## Verilen metin
---*---
Onu kiminiz keyifli röportajlarından tanıyorsunuz kiminiz İlber Ortaylı ile yaptığı uzun mesailer sonucu çıkan nehir röportaj kitaplarından… Kiminiz blogunu okuyor ve şimdilerde elinizin altında onun kitabının olma olasılığı yüksek. Üreten ve üstelik kalemi de hayli iyi açılmış gazetecilerden Yenal Bilgici 5 sorumuzu yanıtladı.
Umberto Eco’nun cebindeki alışveriş listesinde ne yazıyordur?
Dünyada listeleri Umberto Eco’dan daha çok seven biri var mıydı acaba? Bu konu hakkında kitap da yazdı. “Listeleri seviyoruz; çünkü ölmek istemiyoruz” diyen odur. Bu sözleri Der Spiegel’e verdiği bir röportajda sarf etmişti. İlgili bölümü okurlar için alıntılayayım burada, çünkü çok ilginç. “Bir sınırımız var; cesaret kırıcı, aşağılayıcı, küçültücü bir limit: Ölüm. Bu yüzden sınırı ve bu sayede de sonu olmadığını düşündüğümüz her şeyi seviyoruz. Bu bir bakıma ölüm düşüncesinden kaçmamızı sağlıyor. Listeleri seviyoruz çünkü ölmek istemiyoruz.”Eco da göçtü gitti; listeleri kaldı. “Sizin listenizde ne var” sorularını yanıtlamaktan kaçardı; bunun sürekli değişeceğini söylerek. Ama şimdi biz belki Eco için bir liste yapabiliriz. Geçen gün fark ettim, “blogumda en çok yazdığım kişi sanırım Eco” diye düşündüm. Sanırım bu yüzden bana Eco’yu soruyorsunuz.Şundan yazıyorum; bana göre sadece bir yazar değil Eco; bir fikir aynı zamanda. O istemese de, bu fikri geniş zamanda tanımlayan bir liste yapabiliriz. Uzun dönemli bir alışveriş listesi gibi bakalım:
- Bir harita (Bir yeraltı şehrinin olabilir).
- Bir pipo (Öyle süslü püslü değil, pratik).
- Bir gece lambası (ya da mum).
- Bir şapka (Fötr ya da kasket, her durumda “Eco şapkası” denebilir)
- Kitap (Herhangi bir dilde, herhangi bir konuda ama matbu, tercihen renkli resimli).
- Mezura (Kitaplar, kitaplığa başka türlü nasıl sığacak).
- Gazete (İlla ki İtalyanca, gündelik ahmaklıkların tadına varmak için).
Röportajlarının hastasıyız. İyi soru sormanın özünde ne yatıyor sence?
---*---
## Görev
Verilen metne göre Umberto Eco, “Listeleri seviyoruz; çünkü ölmek istemiyoruz” sözünü hangi dergiye verdiği röportajda söylemişti?

## Veri kayıtları
---*---
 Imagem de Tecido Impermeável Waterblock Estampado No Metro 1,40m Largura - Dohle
---*---
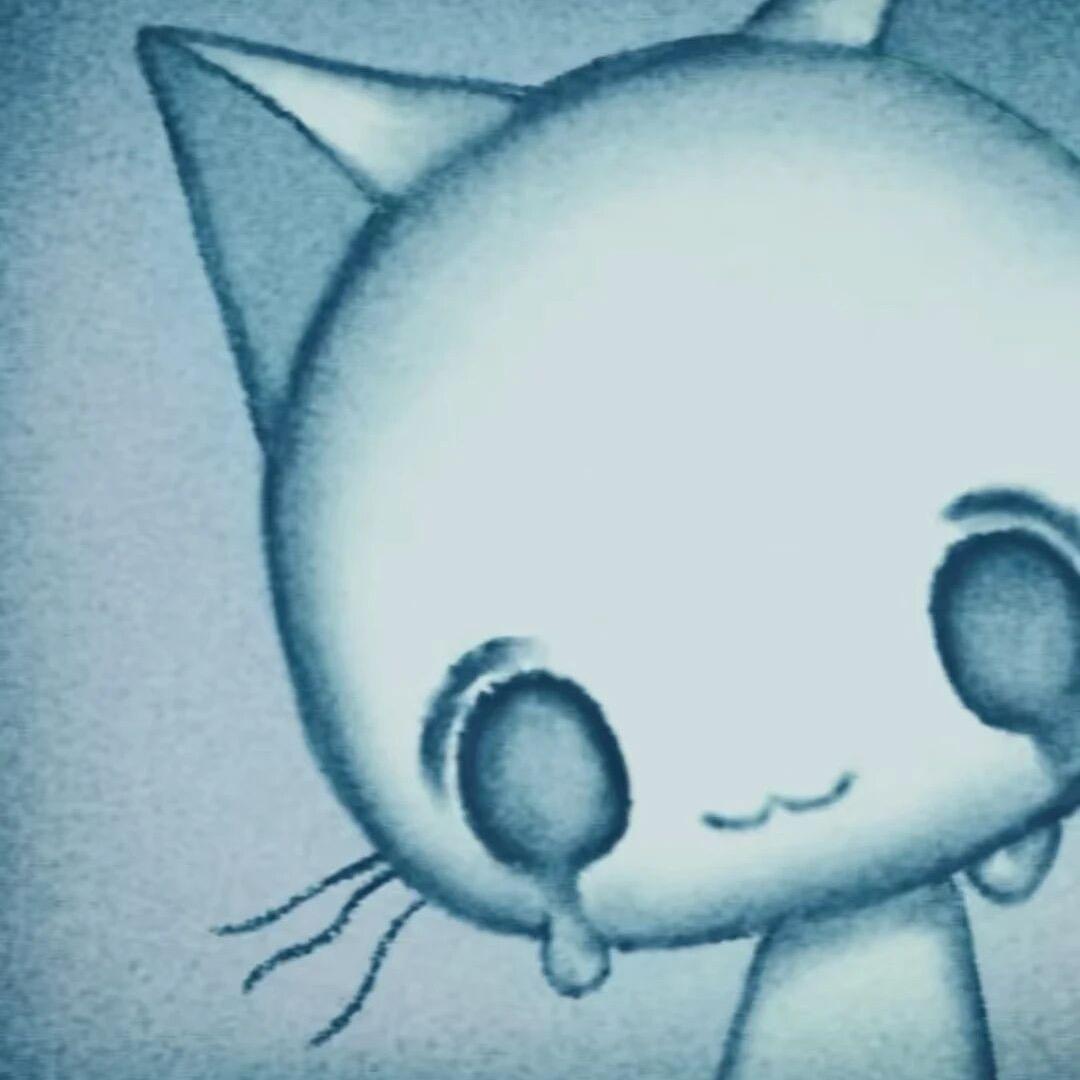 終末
---*---
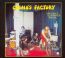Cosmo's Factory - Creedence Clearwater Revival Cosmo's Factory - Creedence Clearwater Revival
---*---
## Yanıt
Der Spiegel’e verdiği röportajda.